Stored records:

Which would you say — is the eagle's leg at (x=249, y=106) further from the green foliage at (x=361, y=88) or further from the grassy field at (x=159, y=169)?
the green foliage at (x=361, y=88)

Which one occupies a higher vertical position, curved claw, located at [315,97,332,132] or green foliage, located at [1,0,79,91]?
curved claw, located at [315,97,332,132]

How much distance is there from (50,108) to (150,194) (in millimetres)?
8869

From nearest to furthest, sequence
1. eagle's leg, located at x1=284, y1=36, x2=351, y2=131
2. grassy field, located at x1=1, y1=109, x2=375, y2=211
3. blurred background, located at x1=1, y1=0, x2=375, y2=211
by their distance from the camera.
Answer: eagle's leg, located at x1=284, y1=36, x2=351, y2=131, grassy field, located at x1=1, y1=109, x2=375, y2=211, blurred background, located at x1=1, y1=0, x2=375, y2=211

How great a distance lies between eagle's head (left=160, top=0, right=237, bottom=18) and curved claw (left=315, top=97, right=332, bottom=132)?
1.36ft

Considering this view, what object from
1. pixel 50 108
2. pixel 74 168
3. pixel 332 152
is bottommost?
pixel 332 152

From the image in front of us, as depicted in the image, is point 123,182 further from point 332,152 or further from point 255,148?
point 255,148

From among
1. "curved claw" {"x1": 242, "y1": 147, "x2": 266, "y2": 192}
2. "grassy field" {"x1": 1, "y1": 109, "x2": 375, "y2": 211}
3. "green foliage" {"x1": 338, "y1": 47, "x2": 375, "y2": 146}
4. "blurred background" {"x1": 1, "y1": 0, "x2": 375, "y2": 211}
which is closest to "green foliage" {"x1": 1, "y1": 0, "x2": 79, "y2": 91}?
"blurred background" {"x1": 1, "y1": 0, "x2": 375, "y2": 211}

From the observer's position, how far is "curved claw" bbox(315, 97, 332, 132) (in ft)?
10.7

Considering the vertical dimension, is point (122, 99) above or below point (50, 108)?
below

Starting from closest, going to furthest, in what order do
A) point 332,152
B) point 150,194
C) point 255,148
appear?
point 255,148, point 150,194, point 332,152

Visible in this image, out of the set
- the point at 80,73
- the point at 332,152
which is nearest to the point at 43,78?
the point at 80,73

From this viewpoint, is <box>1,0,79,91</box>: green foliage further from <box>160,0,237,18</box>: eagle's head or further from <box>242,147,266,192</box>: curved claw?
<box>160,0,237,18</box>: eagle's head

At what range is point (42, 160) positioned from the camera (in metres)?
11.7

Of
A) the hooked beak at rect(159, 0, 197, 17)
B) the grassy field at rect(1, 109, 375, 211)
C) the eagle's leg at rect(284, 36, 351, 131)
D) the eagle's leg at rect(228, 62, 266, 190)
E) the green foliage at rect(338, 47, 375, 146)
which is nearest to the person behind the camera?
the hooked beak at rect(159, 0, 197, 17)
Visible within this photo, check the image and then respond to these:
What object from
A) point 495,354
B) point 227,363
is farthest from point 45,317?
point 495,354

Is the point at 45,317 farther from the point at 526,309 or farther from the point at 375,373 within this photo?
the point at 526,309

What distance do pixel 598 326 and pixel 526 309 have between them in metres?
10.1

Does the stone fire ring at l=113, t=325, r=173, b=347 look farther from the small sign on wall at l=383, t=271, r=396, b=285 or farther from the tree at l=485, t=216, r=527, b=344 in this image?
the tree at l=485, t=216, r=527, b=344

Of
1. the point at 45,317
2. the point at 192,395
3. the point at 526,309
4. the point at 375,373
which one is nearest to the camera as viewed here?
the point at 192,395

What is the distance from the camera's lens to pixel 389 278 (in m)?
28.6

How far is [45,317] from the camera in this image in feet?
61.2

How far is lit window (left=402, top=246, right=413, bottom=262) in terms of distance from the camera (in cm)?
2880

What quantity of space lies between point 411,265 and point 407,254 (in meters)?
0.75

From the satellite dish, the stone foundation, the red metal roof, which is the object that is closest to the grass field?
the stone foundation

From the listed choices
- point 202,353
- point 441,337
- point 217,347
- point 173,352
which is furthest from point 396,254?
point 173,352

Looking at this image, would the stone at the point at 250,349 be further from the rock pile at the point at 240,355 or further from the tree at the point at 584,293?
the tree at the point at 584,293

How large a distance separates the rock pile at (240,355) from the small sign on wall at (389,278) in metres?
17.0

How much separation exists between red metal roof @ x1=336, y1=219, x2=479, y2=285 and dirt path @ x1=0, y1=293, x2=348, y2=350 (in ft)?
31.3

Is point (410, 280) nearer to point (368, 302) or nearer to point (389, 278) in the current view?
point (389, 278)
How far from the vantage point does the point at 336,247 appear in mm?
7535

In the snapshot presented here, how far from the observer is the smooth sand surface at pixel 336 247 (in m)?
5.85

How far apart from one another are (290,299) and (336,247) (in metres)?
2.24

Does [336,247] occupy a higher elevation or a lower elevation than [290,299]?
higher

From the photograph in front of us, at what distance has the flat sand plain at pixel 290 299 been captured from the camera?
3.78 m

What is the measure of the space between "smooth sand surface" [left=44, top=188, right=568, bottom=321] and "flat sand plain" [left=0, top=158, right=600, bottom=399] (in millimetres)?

● PROMPT:
Revise the records above so that every "smooth sand surface" becomes "level sand surface", keeping everything else the same.

● ANSWER:
Which would you say — is the eagle's leg at (x=249, y=106) further from the green foliage at (x=361, y=88) or further from the grassy field at (x=159, y=169)?
the green foliage at (x=361, y=88)

Which one occupies a higher vertical position, curved claw, located at [315,97,332,132] or green foliage, located at [1,0,79,91]?
curved claw, located at [315,97,332,132]

How much distance is there from (50,108) to (150,194) (in millimetres)?
8869

From nearest to furthest, sequence
1. eagle's leg, located at x1=284, y1=36, x2=351, y2=131
2. grassy field, located at x1=1, y1=109, x2=375, y2=211
3. blurred background, located at x1=1, y1=0, x2=375, y2=211
by their distance from the camera.
Answer: eagle's leg, located at x1=284, y1=36, x2=351, y2=131, grassy field, located at x1=1, y1=109, x2=375, y2=211, blurred background, located at x1=1, y1=0, x2=375, y2=211

How great a distance lies between eagle's head (left=160, top=0, right=237, bottom=18) and curved claw (left=315, top=97, right=332, bottom=132)?
1.36ft

Considering this view, what object from
1. pixel 50 108
2. pixel 74 168
3. pixel 332 152
is bottommost?
pixel 332 152

From the image in front of us, as depicted in the image, is point 123,182 further from point 332,152 or further from point 255,148?
point 255,148

From among
1. "curved claw" {"x1": 242, "y1": 147, "x2": 266, "y2": 192}
2. "grassy field" {"x1": 1, "y1": 109, "x2": 375, "y2": 211}
3. "green foliage" {"x1": 338, "y1": 47, "x2": 375, "y2": 146}
4. "blurred background" {"x1": 1, "y1": 0, "x2": 375, "y2": 211}
which is closest to "green foliage" {"x1": 1, "y1": 0, "x2": 79, "y2": 91}?
"blurred background" {"x1": 1, "y1": 0, "x2": 375, "y2": 211}

From the observer's position, how far is "curved claw" bbox(315, 97, 332, 132) (in ft)?
10.7

Considering the vertical dimension, is point (122, 99) above or below point (50, 108)?
below

Starting from closest, going to furthest, in what order do
A) point 332,152
B) point 150,194
C) point 255,148
appear?
point 255,148, point 150,194, point 332,152

Visible in this image, out of the set
- the point at 80,73
- the point at 332,152
which is nearest to the point at 43,78?
the point at 80,73

From this viewpoint, is <box>1,0,79,91</box>: green foliage further from <box>160,0,237,18</box>: eagle's head or further from <box>242,147,266,192</box>: curved claw?
<box>160,0,237,18</box>: eagle's head

At what range is point (42, 160) positioned from the camera (in metres)?
11.7

Of
A) the hooked beak at rect(159, 0, 197, 17)
B) the grassy field at rect(1, 109, 375, 211)
C) the eagle's leg at rect(284, 36, 351, 131)
D) the eagle's leg at rect(228, 62, 266, 190)
E) the green foliage at rect(338, 47, 375, 146)
which is nearest to the person behind the camera?
the hooked beak at rect(159, 0, 197, 17)
Visible within this photo, check the image and then respond to these:
What object from
A) point 495,354
B) point 227,363
is farthest from point 45,317?
point 495,354

Is the point at 45,317 farther from the point at 526,309 or farther from the point at 375,373 within this photo?
the point at 526,309

What distance do pixel 598 326 and pixel 526 309 have between them in metres?
10.1

Does the stone fire ring at l=113, t=325, r=173, b=347 look farther from the small sign on wall at l=383, t=271, r=396, b=285 or farther from the tree at l=485, t=216, r=527, b=344 in this image?
the tree at l=485, t=216, r=527, b=344

Of
1. the point at 45,317
2. the point at 192,395
3. the point at 526,309
4. the point at 375,373
which one is nearest to the camera as viewed here?
the point at 192,395

What is the distance from the camera's lens to pixel 389 278 (in m)?
28.6

How far is [45,317] from the camera in this image in feet?
61.2

How far is lit window (left=402, top=246, right=413, bottom=262) in terms of distance from the camera (in cm)?
2880

What quantity of space lies between point 411,265 and point 407,254 (in meters)?
0.75

From the satellite dish, the stone foundation, the red metal roof, which is the object that is closest to the grass field?
the stone foundation

From the listed choices
- point 202,353
- point 441,337
- point 217,347
- point 173,352
which is furthest from point 396,254?
point 173,352

Looking at this image, would the stone at the point at 250,349 be further from the rock pile at the point at 240,355 or further from the tree at the point at 584,293?
the tree at the point at 584,293

How large a distance separates the rock pile at (240,355) from the small sign on wall at (389,278) in metres?
17.0

How much separation exists between red metal roof @ x1=336, y1=219, x2=479, y2=285 and dirt path @ x1=0, y1=293, x2=348, y2=350 (in ft)?
31.3

Is point (410, 280) nearer to point (368, 302) or nearer to point (389, 278) in the current view?
point (389, 278)
How far from the vantage point does the point at 336,247 appear in mm?
7535

In the snapshot presented here, how far from the observer is the level sand surface at pixel 336 247 (in m)?
5.85

How far apart from one another are (290,299) and (336,247) (in metres)?
2.24

Does [336,247] occupy a higher elevation or a lower elevation than [290,299]?
higher

From the photograph in front of us, at what distance has the flat sand plain at pixel 290 299 been captured from the camera?
3.78 m

What is the measure of the space between "level sand surface" [left=44, top=188, right=568, bottom=321] and "flat sand plain" [left=0, top=158, right=600, bottom=399] (in millimetres)?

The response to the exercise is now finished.